Durante os ataques, que duraram meses, os franco atiradores de ambos bandos mataram inclusivamente as personas que se rendiam ou as que tentavam fugir pelo Eufrates, afundando-os com os seus barcos no rio. Mattis é o mesmo general que organizou o cerco à cidade iraquiana de Fallujah, em 2004, matando milhares de civis com balas, bombas, fome e sede.
Enquanto a coligação dirigida pelos EUA rodeava Raqqa a partir do norte, este e oeste, deixou que os jihadistas do Daesh se escapassem pelo sueste para se refugiarem na província de Deir ez-Zour, e daí continuar lutando contra o Exército sírio. Washington volta a fazer de bombeiro pirómano: deixa que o Daesh ocupe territórios sírios, para depois se apresentar como força libertadora, apropria-se dos territórios que são o seu despojo de guerra, utilizando os curdos e os árabes como tropas terrestres suas. Em 2016, John Kerry comentou que com o avanço do Daesh, Assad se verá obrigado a negociar, conseguindo assim os objectivos político-militares que a NATO não pode alcançar, na sua Guerra-negocio sem fim.
¿Por quê Raqqa?
Os EUA apodera-se de outra cidade da Síria, país onde por primeira vez na sua história conseguiu bases militares, graças ao colaboracionismo curdo, que mesmo assim afirmam ser de esquerda.
Entre os motivos do Pentágono para ocupar esta cidade estão:
1. Adiantar-se ao Exército sírio e aos seus aliados russo-iranianos para recuperar esta estratégica urbe.

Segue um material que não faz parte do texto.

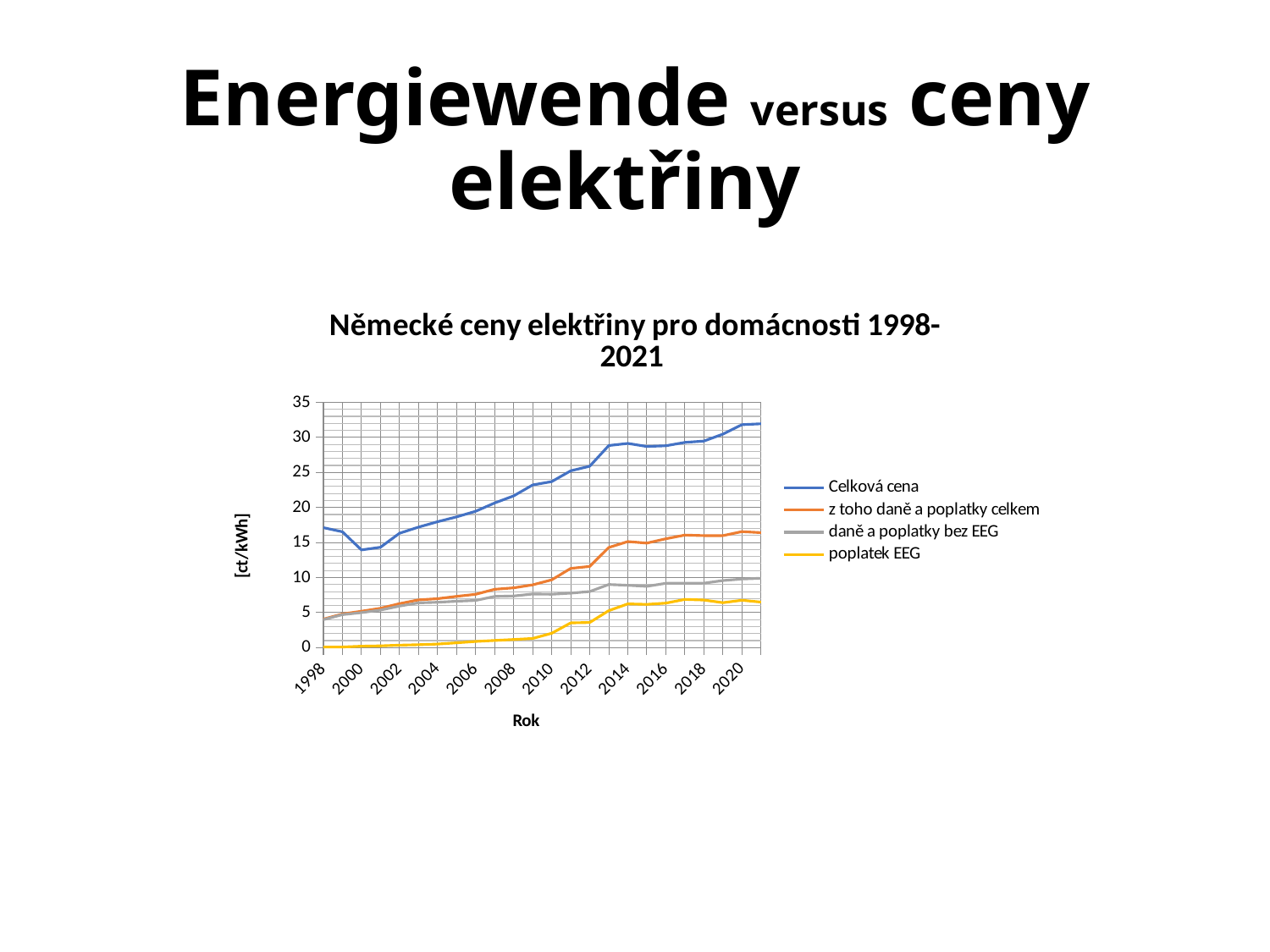
Is the value of daně a poplatky bez EEG in 2021 greater or less than 15? less Is the value of Celková cena in 2021 greater or less than 30? greater How many years are plotted along the x axis? 24 What kind of chart is shown on the slide? line chart Does Celková cena rise or fall overall from 1998 to 2021? rise How many series does the legend list? 4 Which series has the lowest value in 1998? poplatek EEG Is the value of z toho daně a poplatky celkem in 2021 greater or less than 15? greater Which series has the highest value in 2021? Celková cena What is the label of the y axis? [ct/kWh]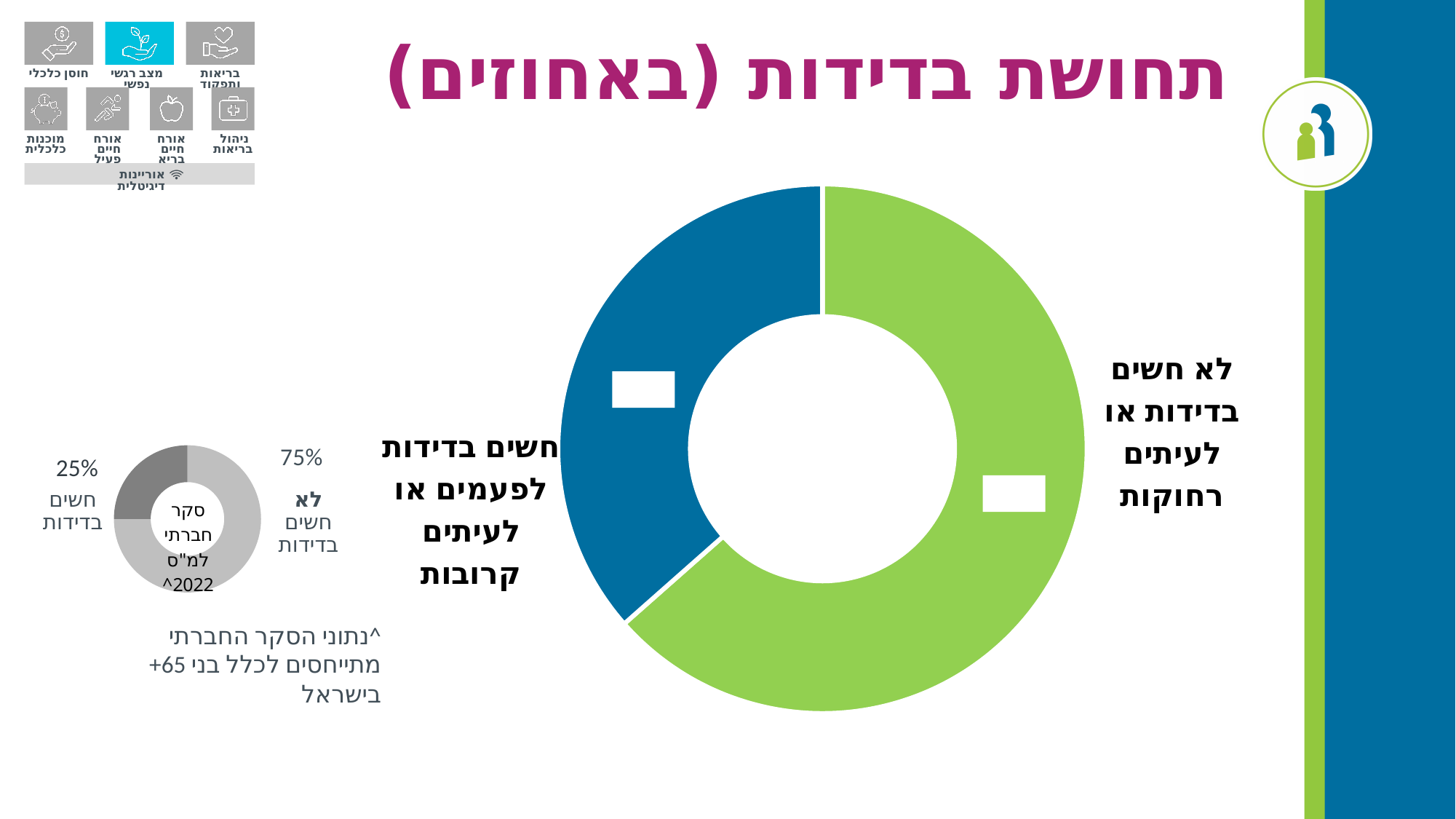
What kind of chart is the large chart in the centre of the slide (תחושת בדידות)? Donut (pie) chart In the small chart on the left (סקר חברתי למ"ס 2022), what percentage is shown for חשים בדידות? 25% In the large chart in the centre (תחושת בדידות), which slice is larger: לא חשים בדידות או לעיתים רחוקות or חשים בדידות לפעמים או לעיתים קרובות? לא חשים בדידות או לעיתים רחוקות In the small chart on the left (סקר חברתי למ"ס 2022), which category has the smallest share? חשים בדידות In the small chart on the left (סקר חברתי למ"ס 2022), how many slices does the chart have? 2 In the small chart on the left (סקר חברתי למ"ס 2022), which category has the largest share? לא חשים בדידות In the large chart in the centre (תחושת בדידות), how many slices does the chart have? 2 What is the title of the large chart in the centre of the slide? תחושת בדידות (באחוזים) In the large chart in the centre (תחושת בדידות), what colour is the slice for חשים בדידות לפעמים או לעיתים קרובות? Blue What kind of chart is the small chart on the left (סקר חברתי למ"ס 2022)? Donut (pie) chart In the small chart on the left (סקר חברתי למ"ס 2022), what is the difference in percentage points between לא חשים בדידות and חשים בדידות? 50% In the small chart on the left (סקר חברתי למ"ס 2022), what percentage is shown for לא חשים בדידות? 75%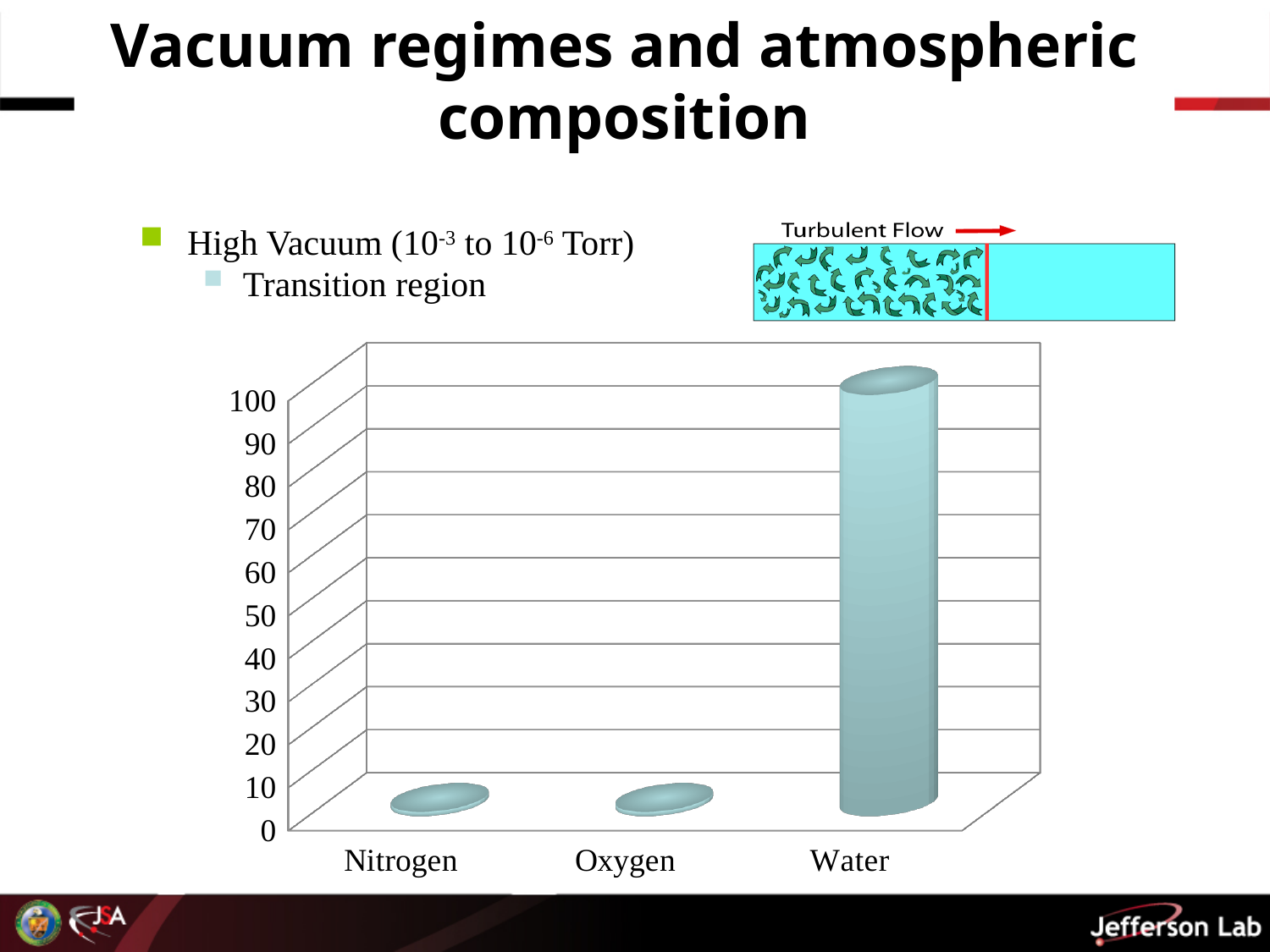
What are the three category labels on the x axis of the chart? Nitrogen, Oxygen, Water What is the highest tick value shown on the vertical axis of the chart? 100 How many categories are shown on the x axis of the chart? 3 Which is larger, the value for Water or the value for Nitrogen? Water Is the value for Oxygen greater or less than 10? less Is the value for Water greater or less than 90? greater Which category has the highest bar in the chart? Water Is the value for Nitrogen greater or less than 10? less Which is larger, the value for Oxygen or the value for Water? Water What kind of chart is shown on the slide? bar chart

2. Anexar Raqqa aos seus territórios ocupados na Síria, e ali estabelecer uma presença militar permanente; começou já a instalar uma nova base militar em Tabqa. Por isso, os países da NATO apressaram-se a anunciar que apesar da derrota do Daesh não abandonarão a Síria.
3. Raqqa será a capital de facto das chamadas forças moderadas sírias, convertida em contrapeso do governo de Assad em Damasco. Situação que também criaram em países atacados como Líbia e Iraque, impondo dois governos paralelos.
4. Este ataque, que coincide com a invasão de Idlib pela Turquia com dezenas de tanques, garante a desintegração real da Síria.
Entre os objectivos de Trump em Iraque e Síria não está lutar contra o terrorismo, mas sim consolidar a hegemonia dos EUA sobre uma região com vastas reservas de petróleo no Próximo Oriente e neutralizar dois principais obstáculos: Irão e Rússia, enquanto o objectivo final é conter o avanço do seu verdadeiro rival, a China.
A manipulação da informação sobre o que está a suceder no Próximo Oriente está a impedir a formação de uma oposição organizada nos países atacantes e de um movimento contra as crescentes guerras a nível mundial.